In provocative language, Deresiewicz says it doesn’t have to be so. Our system of elite education can be overhauled or, barring that, young adults can choose to opt out of it. He laments that at America’s leading universities, undergraduate education is focused on career prep, teaching has taken a backseat to research, and the entire academic enterprise has adopted a customer-service mentality. It’s hard to get in, but once in, students are treated like entitled consumers, offered amenities like fancy gyms and dorms and rewarded with high grades regardless of the quality of their work.
Deresiewicz also takes on achievement-obsessed parents like Amy Chua’s villainous Tiger Mother. She might be an easy target, but in a frenzied admissions process where “the main thing that’s driving the madness is simply the madness itself,” he argues that the people at the extremes end up setting the standards for the vast middle.
When Deresiewicz turns to the students themselves, his confrontational tone softens as he goes all Dead Poets Society on us, attempting to inspire readers in the same boat as that miserable Cornell student. His view of a liberal arts education is decidedly romantic, nostalgic and idealistic.

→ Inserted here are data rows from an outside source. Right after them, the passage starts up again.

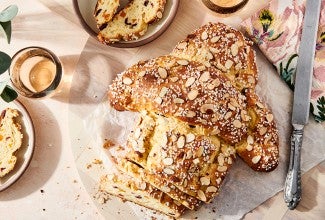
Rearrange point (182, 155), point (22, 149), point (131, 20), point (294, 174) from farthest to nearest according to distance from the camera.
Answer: point (22, 149)
point (131, 20)
point (294, 174)
point (182, 155)

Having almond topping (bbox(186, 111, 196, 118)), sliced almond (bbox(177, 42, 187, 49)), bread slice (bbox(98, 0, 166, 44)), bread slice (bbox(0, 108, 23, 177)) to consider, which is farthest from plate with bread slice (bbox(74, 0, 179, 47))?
bread slice (bbox(0, 108, 23, 177))

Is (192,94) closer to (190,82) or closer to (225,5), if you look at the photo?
(190,82)

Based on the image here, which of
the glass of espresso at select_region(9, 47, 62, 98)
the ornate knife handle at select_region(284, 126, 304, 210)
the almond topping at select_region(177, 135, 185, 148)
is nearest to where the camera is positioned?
the almond topping at select_region(177, 135, 185, 148)

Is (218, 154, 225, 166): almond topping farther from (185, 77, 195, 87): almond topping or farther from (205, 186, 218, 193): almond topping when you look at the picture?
(185, 77, 195, 87): almond topping

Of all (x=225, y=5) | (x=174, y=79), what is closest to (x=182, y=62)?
(x=174, y=79)

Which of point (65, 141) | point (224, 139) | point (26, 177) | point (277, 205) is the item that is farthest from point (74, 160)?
point (277, 205)
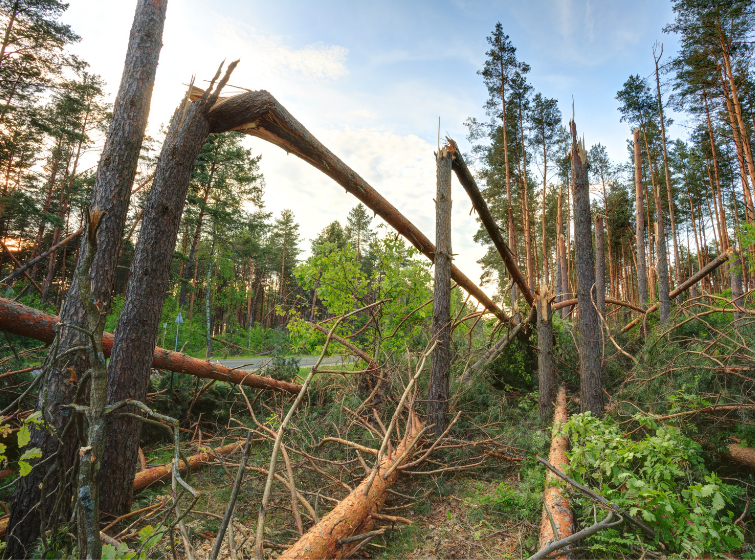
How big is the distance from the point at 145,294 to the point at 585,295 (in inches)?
238

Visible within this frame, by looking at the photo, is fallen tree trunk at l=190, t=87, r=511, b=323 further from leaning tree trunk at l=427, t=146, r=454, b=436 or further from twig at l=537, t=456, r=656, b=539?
twig at l=537, t=456, r=656, b=539

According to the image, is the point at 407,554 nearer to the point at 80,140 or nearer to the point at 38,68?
the point at 38,68

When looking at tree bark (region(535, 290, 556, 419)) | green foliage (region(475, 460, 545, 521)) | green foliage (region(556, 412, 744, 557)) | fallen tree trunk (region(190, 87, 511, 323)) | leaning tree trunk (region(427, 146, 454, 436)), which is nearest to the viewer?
green foliage (region(556, 412, 744, 557))

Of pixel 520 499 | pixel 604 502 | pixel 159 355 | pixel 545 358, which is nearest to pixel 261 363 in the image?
pixel 159 355

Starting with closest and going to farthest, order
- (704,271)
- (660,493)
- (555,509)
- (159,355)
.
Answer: (660,493) < (555,509) < (159,355) < (704,271)

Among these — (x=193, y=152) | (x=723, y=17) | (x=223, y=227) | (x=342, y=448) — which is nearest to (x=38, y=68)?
(x=223, y=227)

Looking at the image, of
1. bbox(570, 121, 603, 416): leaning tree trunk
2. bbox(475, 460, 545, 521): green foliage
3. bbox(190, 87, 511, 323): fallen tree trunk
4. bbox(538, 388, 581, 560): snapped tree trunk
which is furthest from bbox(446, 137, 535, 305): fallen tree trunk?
bbox(475, 460, 545, 521): green foliage

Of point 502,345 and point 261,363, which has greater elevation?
point 502,345

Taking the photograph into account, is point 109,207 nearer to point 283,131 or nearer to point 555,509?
point 283,131

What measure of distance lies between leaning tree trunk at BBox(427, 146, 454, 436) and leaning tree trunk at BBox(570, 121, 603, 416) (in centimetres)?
242

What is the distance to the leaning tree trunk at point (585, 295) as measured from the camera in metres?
5.30

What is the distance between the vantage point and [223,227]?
20.1 meters

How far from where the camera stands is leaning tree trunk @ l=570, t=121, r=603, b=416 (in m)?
5.30

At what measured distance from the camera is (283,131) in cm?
356
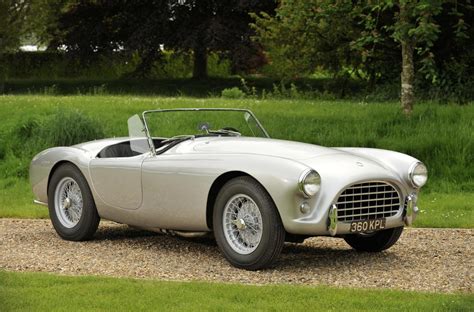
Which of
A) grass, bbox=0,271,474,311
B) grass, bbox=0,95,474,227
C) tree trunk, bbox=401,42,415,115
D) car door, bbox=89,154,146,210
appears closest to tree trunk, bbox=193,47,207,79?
grass, bbox=0,95,474,227

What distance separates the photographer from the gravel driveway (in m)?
7.18

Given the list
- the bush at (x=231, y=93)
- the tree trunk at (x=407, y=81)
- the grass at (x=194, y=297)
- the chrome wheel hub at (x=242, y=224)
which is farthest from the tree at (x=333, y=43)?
the grass at (x=194, y=297)

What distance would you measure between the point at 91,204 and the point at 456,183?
222 inches

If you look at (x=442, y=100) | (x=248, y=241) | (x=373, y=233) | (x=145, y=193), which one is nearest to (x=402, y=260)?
(x=373, y=233)

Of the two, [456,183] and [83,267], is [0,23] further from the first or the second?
[83,267]

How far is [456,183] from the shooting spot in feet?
41.7

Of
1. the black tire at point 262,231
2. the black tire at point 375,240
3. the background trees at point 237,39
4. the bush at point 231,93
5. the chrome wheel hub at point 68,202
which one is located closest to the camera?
the black tire at point 262,231

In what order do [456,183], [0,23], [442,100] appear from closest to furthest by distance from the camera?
1. [456,183]
2. [442,100]
3. [0,23]

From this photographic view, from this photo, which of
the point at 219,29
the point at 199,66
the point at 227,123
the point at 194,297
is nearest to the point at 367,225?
the point at 194,297

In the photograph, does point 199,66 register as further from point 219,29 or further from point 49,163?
point 49,163

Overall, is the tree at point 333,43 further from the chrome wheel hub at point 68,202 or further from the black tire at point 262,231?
the black tire at point 262,231

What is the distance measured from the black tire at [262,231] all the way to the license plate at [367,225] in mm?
574

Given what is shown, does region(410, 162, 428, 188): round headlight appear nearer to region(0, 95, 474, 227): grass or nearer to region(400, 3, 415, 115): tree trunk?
region(0, 95, 474, 227): grass

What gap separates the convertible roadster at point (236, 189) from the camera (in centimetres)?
733
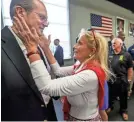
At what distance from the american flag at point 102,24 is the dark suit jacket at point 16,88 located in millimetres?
5667

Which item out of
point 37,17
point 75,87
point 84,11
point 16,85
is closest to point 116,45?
point 75,87

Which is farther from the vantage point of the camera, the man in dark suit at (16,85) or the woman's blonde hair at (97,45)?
the woman's blonde hair at (97,45)

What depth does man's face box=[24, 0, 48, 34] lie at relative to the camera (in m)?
0.91

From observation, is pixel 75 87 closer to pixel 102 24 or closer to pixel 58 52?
pixel 58 52

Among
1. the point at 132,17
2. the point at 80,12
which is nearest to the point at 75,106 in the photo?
the point at 80,12

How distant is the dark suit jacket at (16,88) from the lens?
0.71 meters

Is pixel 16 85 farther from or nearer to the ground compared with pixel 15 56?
nearer to the ground

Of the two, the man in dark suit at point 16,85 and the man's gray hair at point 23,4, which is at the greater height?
the man's gray hair at point 23,4

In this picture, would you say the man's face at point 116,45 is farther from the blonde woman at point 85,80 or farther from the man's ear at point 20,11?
the man's ear at point 20,11

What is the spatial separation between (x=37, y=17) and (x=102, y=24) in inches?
257

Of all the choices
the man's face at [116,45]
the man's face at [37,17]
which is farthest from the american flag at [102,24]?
the man's face at [37,17]

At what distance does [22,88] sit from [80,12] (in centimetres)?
567

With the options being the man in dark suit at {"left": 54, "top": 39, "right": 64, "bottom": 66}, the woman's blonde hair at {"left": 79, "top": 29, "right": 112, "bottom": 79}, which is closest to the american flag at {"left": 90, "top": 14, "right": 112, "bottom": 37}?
the man in dark suit at {"left": 54, "top": 39, "right": 64, "bottom": 66}

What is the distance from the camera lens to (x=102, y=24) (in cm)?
718
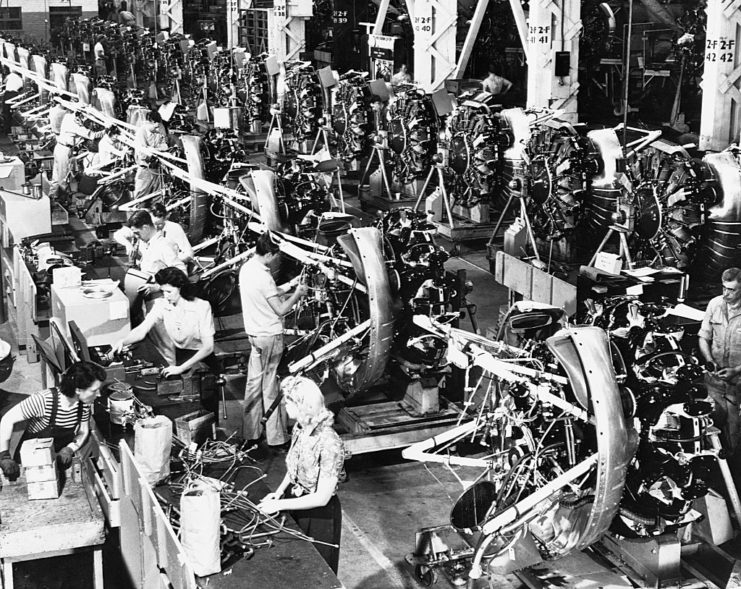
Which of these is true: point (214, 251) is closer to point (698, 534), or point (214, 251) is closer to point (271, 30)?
point (698, 534)

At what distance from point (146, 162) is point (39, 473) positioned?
7.26 meters

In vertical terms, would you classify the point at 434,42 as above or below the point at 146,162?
above

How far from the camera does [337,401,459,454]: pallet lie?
7707mm

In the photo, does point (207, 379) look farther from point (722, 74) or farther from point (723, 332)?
point (722, 74)

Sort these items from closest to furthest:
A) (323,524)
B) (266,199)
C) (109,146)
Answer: (323,524)
(266,199)
(109,146)

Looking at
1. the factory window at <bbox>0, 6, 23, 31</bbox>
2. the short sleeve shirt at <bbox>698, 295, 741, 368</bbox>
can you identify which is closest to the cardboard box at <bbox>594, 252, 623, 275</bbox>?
the short sleeve shirt at <bbox>698, 295, 741, 368</bbox>

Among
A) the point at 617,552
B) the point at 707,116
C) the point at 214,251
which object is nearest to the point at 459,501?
the point at 617,552

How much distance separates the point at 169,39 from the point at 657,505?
72.9 feet

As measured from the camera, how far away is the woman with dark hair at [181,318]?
7.74 metres

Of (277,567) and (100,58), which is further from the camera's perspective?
(100,58)

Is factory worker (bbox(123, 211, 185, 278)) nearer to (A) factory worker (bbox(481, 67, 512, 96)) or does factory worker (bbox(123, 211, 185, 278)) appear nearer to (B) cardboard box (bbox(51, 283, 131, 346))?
(B) cardboard box (bbox(51, 283, 131, 346))

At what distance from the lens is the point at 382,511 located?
23.4ft

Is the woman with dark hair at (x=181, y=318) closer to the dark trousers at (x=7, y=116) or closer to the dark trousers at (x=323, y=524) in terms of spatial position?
the dark trousers at (x=323, y=524)

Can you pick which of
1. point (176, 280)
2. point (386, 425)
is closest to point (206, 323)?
point (176, 280)
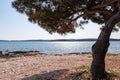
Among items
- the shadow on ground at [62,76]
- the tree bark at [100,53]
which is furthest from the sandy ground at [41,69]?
the tree bark at [100,53]

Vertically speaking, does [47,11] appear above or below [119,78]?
above

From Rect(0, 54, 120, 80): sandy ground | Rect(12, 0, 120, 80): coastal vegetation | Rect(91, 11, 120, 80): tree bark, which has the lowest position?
Rect(0, 54, 120, 80): sandy ground

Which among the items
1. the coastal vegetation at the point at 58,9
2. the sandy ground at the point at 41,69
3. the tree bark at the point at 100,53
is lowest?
the sandy ground at the point at 41,69

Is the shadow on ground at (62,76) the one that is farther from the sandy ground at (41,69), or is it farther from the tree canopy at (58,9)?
the tree canopy at (58,9)

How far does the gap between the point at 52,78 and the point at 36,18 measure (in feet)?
11.3

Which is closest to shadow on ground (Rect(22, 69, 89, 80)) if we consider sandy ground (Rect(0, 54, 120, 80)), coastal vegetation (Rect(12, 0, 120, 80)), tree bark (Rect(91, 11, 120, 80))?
sandy ground (Rect(0, 54, 120, 80))

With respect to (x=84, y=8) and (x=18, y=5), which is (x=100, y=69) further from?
(x=18, y=5)

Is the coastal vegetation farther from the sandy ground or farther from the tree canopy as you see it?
the sandy ground

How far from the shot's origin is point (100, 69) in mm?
12812

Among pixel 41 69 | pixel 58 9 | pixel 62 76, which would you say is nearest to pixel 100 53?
pixel 62 76

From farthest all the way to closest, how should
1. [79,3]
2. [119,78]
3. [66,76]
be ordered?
[79,3] → [66,76] → [119,78]

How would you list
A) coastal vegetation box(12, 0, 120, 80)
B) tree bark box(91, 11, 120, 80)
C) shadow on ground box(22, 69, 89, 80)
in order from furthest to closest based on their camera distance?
1. coastal vegetation box(12, 0, 120, 80)
2. shadow on ground box(22, 69, 89, 80)
3. tree bark box(91, 11, 120, 80)

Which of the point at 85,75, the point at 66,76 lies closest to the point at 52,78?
the point at 66,76

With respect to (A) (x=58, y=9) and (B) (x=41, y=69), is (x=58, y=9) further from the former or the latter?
Answer: (B) (x=41, y=69)
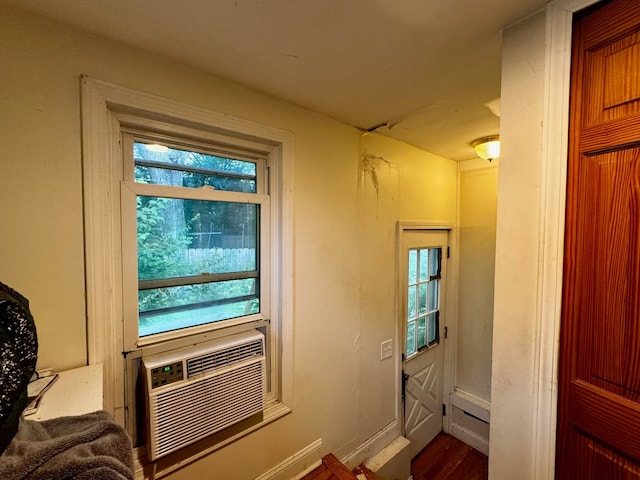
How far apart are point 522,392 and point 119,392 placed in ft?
4.83

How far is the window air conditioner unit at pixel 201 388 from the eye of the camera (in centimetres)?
112

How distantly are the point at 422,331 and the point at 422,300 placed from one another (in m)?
0.29

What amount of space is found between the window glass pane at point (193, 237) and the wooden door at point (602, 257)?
1.31 meters

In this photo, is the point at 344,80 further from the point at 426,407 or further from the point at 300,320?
the point at 426,407

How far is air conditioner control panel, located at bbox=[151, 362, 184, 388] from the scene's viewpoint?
1.12 metres

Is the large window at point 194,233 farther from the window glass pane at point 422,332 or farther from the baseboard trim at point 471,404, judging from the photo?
the baseboard trim at point 471,404

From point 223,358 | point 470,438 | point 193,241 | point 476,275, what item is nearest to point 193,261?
point 193,241

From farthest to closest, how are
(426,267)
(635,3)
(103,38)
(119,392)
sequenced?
(426,267), (119,392), (103,38), (635,3)

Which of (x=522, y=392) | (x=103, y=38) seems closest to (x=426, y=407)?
(x=522, y=392)

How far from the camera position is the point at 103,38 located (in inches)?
39.0

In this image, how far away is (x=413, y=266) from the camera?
242 cm

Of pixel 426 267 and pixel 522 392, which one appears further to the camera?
pixel 426 267

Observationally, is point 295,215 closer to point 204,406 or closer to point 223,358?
point 223,358

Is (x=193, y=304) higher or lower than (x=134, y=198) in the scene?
lower
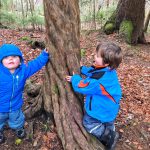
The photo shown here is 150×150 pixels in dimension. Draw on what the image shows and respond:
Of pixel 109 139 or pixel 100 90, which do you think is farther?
pixel 109 139

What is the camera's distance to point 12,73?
3943 millimetres

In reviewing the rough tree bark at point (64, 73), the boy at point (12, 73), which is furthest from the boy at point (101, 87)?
the boy at point (12, 73)

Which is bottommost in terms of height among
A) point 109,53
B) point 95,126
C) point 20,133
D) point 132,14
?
point 20,133

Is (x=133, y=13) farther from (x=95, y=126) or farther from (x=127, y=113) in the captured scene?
(x=95, y=126)

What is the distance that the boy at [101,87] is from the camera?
3691mm

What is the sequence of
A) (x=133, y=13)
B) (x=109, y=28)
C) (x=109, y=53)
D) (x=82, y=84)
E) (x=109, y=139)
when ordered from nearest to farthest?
(x=109, y=53), (x=82, y=84), (x=109, y=139), (x=133, y=13), (x=109, y=28)

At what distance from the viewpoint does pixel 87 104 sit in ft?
13.0

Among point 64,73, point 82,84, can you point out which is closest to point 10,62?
point 64,73

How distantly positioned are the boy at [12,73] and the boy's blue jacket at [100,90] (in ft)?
2.07

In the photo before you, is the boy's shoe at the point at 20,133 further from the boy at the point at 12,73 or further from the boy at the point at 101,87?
the boy at the point at 101,87

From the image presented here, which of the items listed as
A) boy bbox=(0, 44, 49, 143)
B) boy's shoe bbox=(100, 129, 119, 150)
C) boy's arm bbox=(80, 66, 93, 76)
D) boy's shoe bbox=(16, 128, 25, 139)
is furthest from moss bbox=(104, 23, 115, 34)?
boy's shoe bbox=(16, 128, 25, 139)

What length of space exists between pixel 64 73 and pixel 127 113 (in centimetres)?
220

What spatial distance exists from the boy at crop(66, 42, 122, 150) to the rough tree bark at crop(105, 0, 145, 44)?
7886 millimetres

Liberal education should feel “like being broken open — like giving birth to yourself”; the relationship between students and their favorite professors is “almost sacred.” To benefit from it — and to really grow up — the author urges young people to put a stop to incessant parent-pleasing. You should speak to Mom and Dad only once a week, “or even better, once a month,” and refuse to tell them what classes you’re planning to take or what kinds of grades you’re getting.
Deresiewicz claims that since he began writing on these issues, many young people have asked him, “Is there anything that I can do ... to avoid becoming an outof-touch, entitled little s—?” Shutting out the parents covering the insanely expensive tuition costs strikes me as, well, pretty entitled. His other advice to students includes taking time off from school, renting “a lousy apartment ... and [supporting] yourself with a part-time job.” I’d bet that anyone following his advice would make that monthly call home upon realizing that a part-time job doesn’t pay the bills.
This is a book that begs to be argued with, and the author occasionally comes off as arrogant and defensive. (In one strange passage, he says that when students at campus events challenge him by asking how his claims apply to lower-income students at elite schools, “the question almost always comes from someone who appears as if he’d never had to worry about money in his life.”)
Still, I found myself agreeing more than I disagreed, especially with the potent class critique at the book’s heart, in which Deresiewicz posits that quality higher education should be a political right. To those who’ve asked the author how to avoid becoming out of touch and entitled, his answers include transferring to a public university and working in the service industry. Reading “Excellent Sheep” ought to help, too. But I suspect that the kids who would approach Deresiewicz with that question in the first place are already on the right track.